Textauszug:
»»

Ein schwerer Fehler entscheidet
Wettlauf zum Südpol
Der Norweger Raoul Amundsen hatte einen Kindheitstraum: Er wollte den Nordpol erobern. Am 6. September 1909 steht jedoch der Amerikaner Robert Edwin Peary als erster Mensch am Nordpol. Amundsen schwenkt um: Der Südpol ist jetzt sein Ziel.
8. April 2017, 21:58
Raoul Amundsen ist die Tatsache, dass Robert Edwin Peary einfach nur dort gewesen ist, zu wenig. Der Nordpol muss wissenschaftlich erkundet werden, sagt er bei öffentlichen Auftritten. Amundsen hat aber kein Schiff, deshalb bittet er den berühmten Fridtjof Nansen ihm die "Fram" zu überlassen. Nansen, der selbst noch den Traum von der Eroberung des Südpols träumt, übergibt sie ihm - völlig arglos.
Der Nordpol, d. h. die zweitletzte Frage von allgemeiner Bedeutung auf dem Gebiete der Polarforschung war entdeckt. Wenn es mir also gelingen sollte, Interesse für mein Unternehmen zu wecken, blieb mir nichts anderes übrig, als zu versuchen, die letzte große Frage - die des Südpols - zu lösen. (Roald Amundsen, "Wettlauf zum Südpol")
Zum Süd- und nicht zum Nordpol
Amundsen hat alle belogen: Er will zum Südpol und nicht, wie angekündigt, zum Nordpol. Die Mannschaft erfährt das erst auf offenem Meer. Niemand ist von dieser Nachricht mehr geschockt als der Brite Robert Falcon Scott, der bereits auf dem Weg zum Südpol ist.
Scott ist siegessicher, er verlässt sich auf seine Erfahrungen, die er 1901 bis 1903 auf der Expedition mit dem Schiff "Discovery" gemeinsam mit Ernest Shackleton gemacht hatte und er ist von seiner Ausrüstung überzeugt. Er entscheidet sich für Ponys und Motorschlitten, da er Hunde für ungeeignet für die Polarregion hält.
Von den Eskimos gelernt
Amundsen ist Scott weit überlegen, er hat bei den Eskimos gelernt: wie man sich kleidet und wie wichtig es ist, Frischfleisch zu essen. Er hat sich eine spezielle Schutzhütte anfertigen lassen, und kleinere Erfindungen gemacht, um die Vorräte frisch zu halten, auch wenn er in seinem Expeditions-Bericht im "Wettlauf zum Südpol" zugibt:
Wir hatten vergessen - ich will es lieber gleich offen eingestehen - Schneeschaufeln mitzunehmen. (Roald Amundsen, "Wettlauf zum Südpol")

««

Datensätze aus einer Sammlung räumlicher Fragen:
»»

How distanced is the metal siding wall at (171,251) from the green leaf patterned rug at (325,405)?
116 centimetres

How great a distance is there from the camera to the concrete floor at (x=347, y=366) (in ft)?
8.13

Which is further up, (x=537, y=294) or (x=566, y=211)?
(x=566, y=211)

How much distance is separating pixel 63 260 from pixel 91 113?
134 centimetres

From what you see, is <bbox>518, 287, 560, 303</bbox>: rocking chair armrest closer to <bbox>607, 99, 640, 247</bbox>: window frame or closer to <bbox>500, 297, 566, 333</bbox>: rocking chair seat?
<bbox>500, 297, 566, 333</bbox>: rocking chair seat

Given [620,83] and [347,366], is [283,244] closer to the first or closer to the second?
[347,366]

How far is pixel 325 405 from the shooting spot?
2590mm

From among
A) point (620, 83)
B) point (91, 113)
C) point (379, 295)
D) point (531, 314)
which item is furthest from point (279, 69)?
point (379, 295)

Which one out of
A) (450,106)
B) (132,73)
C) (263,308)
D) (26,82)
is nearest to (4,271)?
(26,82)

««

Aufgabe 1:
Zitiere aus den Datensätzen wörtlich die Zeilen, beginnend mit der Zeile mit „From what you“ und fortlaufend bis einschließlich der letzten Zeile der Datensätze.
Aufgabe 2:
Schreibe den Text über den Wettlauf zum Südpol im Anschluss an seinen letzten Satz weiter.
Der Text und die Datensätze haben inhaltlich nichts miteinander zu tun.

Erwartete Ausgabe 1:
From what you see, is <bbox>518, 287, 560, 303</bbox>: rocking chair armrest closer to <bbox>607, 99, 640, 247</bbox>: window frame or closer to <bbox>500, 297, 566, 333</bbox>: rocking chair seat?
<bbox>500, 297, 566, 333</bbox>: rocking chair seat

Given [620,83] and [347,366], is [283,244] closer to the first or closer to the second?
[347,366]

How far is pixel 325 405 from the shooting spot?
2590mm

From among
A) point (620, 83)
B) point (91, 113)
C) point (379, 295)
D) point (531, 314)
which item is furthest from point (279, 69)?
point (379, 295)

Which one out of
A) (450,106)
B) (132,73)
C) (263,308)
D) (26,82)
is nearest to (4,271)?
(26,82)

Erwartete Ausgabe 2:
Folgenschwere Entscheidung
Scott hatte vor, drei Leute zum Südpol mitzunehmen, doch dann entscheidet er, noch jemanden mitzunehmen - eine folgenreiche Entscheidung. Dazu kommt, dass er ein Depot verschiebt, weil er dadurch ein krankes Pferd schonen kann. Am 14. Dezember 1911 steht Roald Amundsen mit vier Männern am Südpol.
Ich kann nicht sagen - obgleich ich weiß, daß es eine viel großartigere Wirkung hätte -, dass ich da vor dem Ziel meines Lebens stand. Dies wäre doch etwas zu sehr übertrieben. Ich will lieber aufrichtig sein und geradeheraus erklären, daß wohl noch nie ein Mensch in so völligem Gegensatz zu dem Ziel seines Lebens stand wie ich bei dieser Gelegenheit. Die Gegend um den Nordpol - ach, ja zum Kuckuch - der Nordpol selbst hatte es mir von Kindesbeinen angetan, und nun befand ich mich am Südpol! Kann man sich etwas Entgegengesetzeres denken? (Roald Amundsen, "Wettlauf zum Südpol")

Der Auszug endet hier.